Sandals on a dock
BIRKENSTOCKS As if awaiting their feet’s return, a pair of sandals rests by a local lake.

Summer solstice is behind us. Summer is here. Time to get your Birks on! Swimming ponds, rivers, the Pacific, pools, playgrounds, campgrounds, summer vacations taken here and there—get on out there and enjoy summer. 

With perfect timing, Birkenstocks were introduced to the U.S. market in the summer of 1966 and reportedly sold through health stores. Originally taken up for healthy feet and emblematic of the hippie movement, Birks have been trending with techies. In each group, this “shoe” brand found success expressing environmentally friendly, casually comfortable, unconventional style.

Many say that nothing provides cool summer comfort for their feet like a well-worn pair of Birkenstocks. Just ignore the first week’s painful experience of breaking them in.
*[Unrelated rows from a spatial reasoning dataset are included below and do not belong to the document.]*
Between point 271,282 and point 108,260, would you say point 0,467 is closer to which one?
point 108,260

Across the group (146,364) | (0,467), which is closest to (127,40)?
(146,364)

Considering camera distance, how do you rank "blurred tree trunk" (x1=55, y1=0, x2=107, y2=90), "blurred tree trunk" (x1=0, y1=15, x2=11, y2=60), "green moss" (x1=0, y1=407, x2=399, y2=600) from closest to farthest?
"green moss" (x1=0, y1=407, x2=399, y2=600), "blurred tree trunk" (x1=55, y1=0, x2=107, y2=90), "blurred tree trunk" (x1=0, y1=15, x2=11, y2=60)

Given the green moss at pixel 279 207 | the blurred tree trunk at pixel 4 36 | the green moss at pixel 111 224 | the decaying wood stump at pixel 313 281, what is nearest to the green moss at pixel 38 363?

Then, enjoy.

Fun facts: Birkenstocks date back to 1774 in Langen-Bergheim, Germany, where Johann Adam Birkenstock was a “subject and cobbler.” Around the late 1800s, family members developed the flexible-contoured footbed that provided arch support. Physicians and podiatrists were endorsing Carl Birkenstock’s footbed by the 1930s.
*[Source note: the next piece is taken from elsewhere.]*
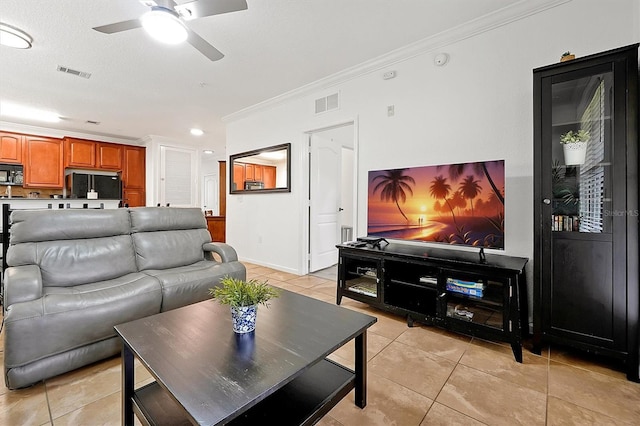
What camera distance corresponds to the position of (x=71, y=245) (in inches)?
91.3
Birkenstock USA had been based in Marin since 1971. Its former U.S. headquarters can be seen on the west side of Highway 101 in Novato. John Savage Bolles designed the unconventionally styled, mid-century modern building with white pyramid roofs, triangular-eyebrow overhangs and concrete walls in 1962. It was originally built for McGraw Hill Publishing as a warehouse and distribution center. 
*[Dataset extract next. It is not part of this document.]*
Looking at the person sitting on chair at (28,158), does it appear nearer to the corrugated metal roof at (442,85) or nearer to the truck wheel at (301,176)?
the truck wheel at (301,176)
Birkenstock became the building’s tenant from 1992 to 2008. The company partially moved back to the site in 2014, but permanently vacated in 2020. The building now reportedly sits vacant.

Back to Sandals

Two thousand years ago sandals were also in style. Wisdom from those days remains in style in some places, and in some places not. With no fewer troubles on the horizon, it’s worth remembering simple advice from those sandal-wearing times in treating everyone as we treat ourselves this summer. 

A special thank you to firefighters who labored through the night to contain the recent Point Fire with minimum property losses in beautiful Dry Creek Valley.